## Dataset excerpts
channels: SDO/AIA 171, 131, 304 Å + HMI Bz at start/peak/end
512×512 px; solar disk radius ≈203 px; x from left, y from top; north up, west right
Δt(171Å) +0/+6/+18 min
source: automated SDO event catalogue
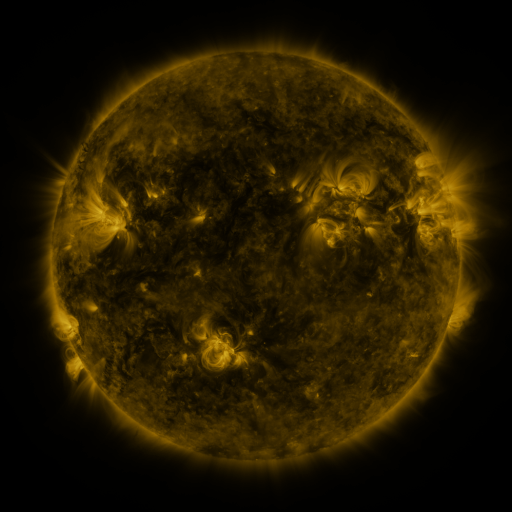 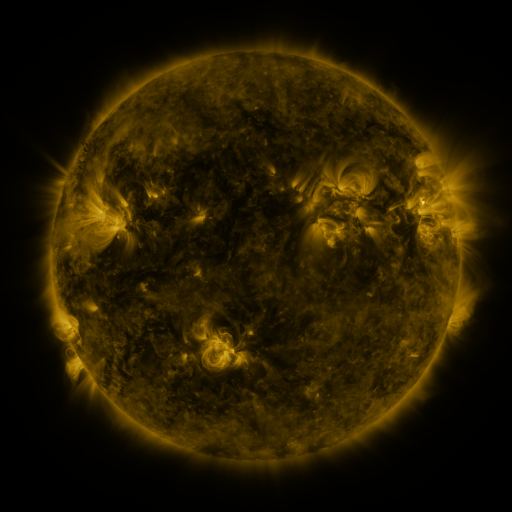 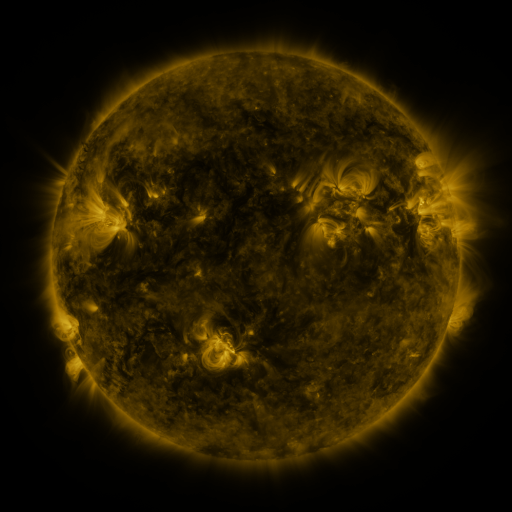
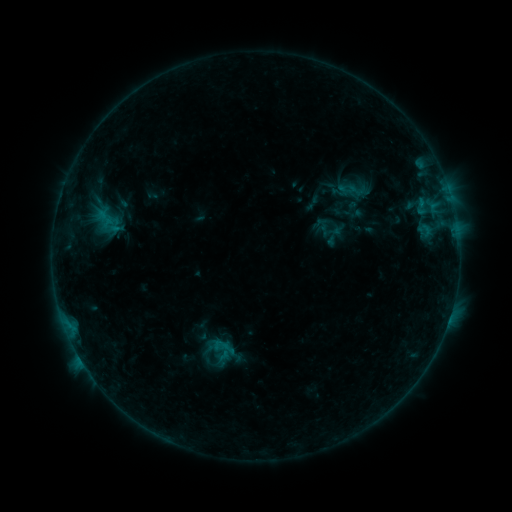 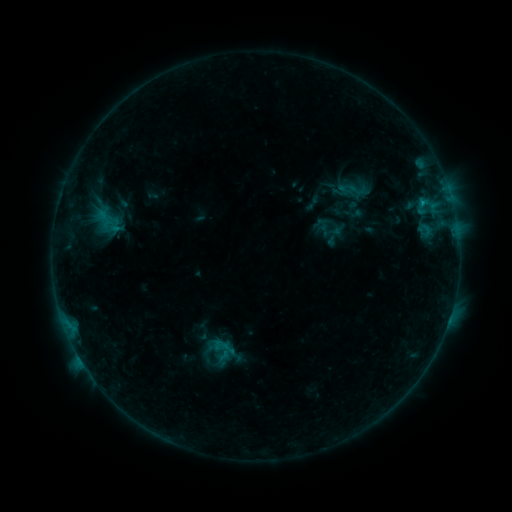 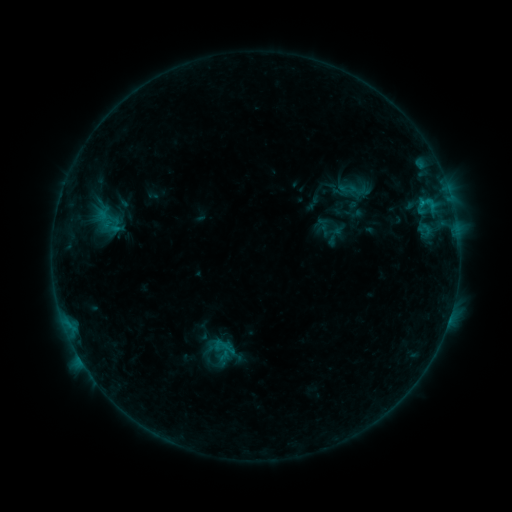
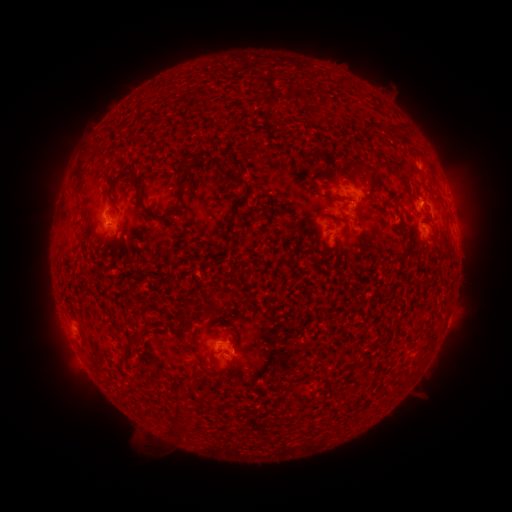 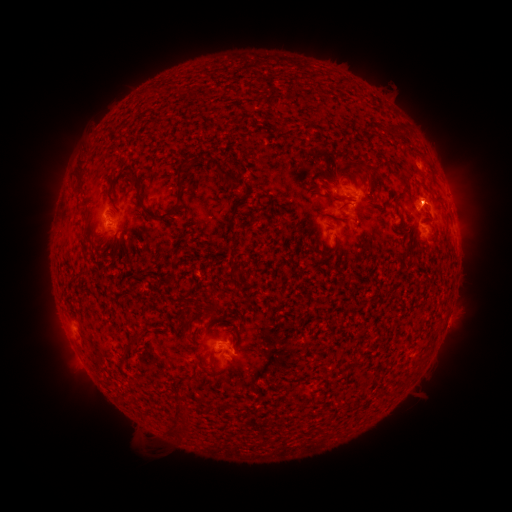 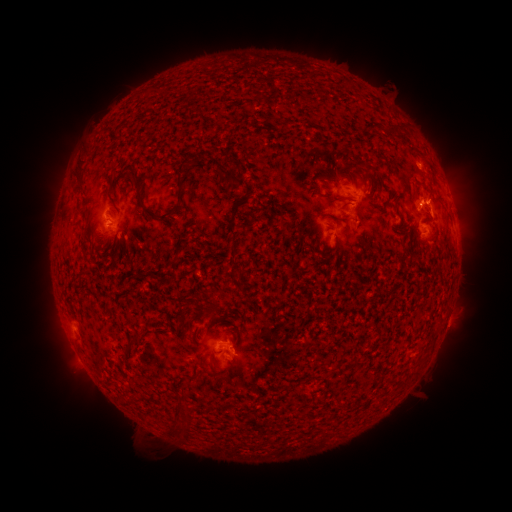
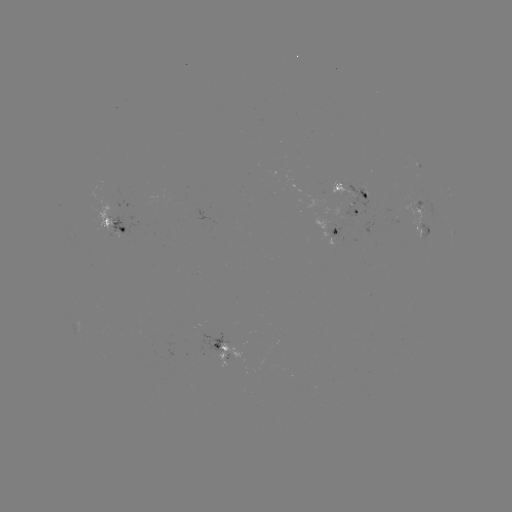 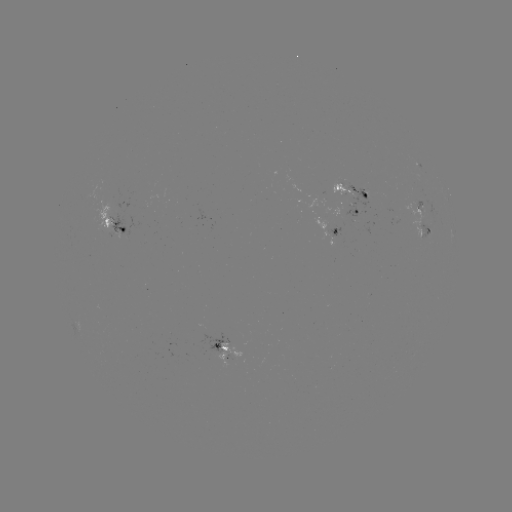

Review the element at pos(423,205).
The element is B7.6 flare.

## Exercise goal
Reproduce all of the lines above word for word, omitting the pictures from your answer.

## Exercise answer
channels: SDO/AIA 171, 131, 304 Å + HMI Bz at start/peak/end
512×512 px; solar disk radius ≈203 px; x from left, y from top; north up, west right
Δt(171Å) +0/+6/+18 min
source: automated SDO event catalogue

Review the element at pos(423,205).
The element is B7.6 flare.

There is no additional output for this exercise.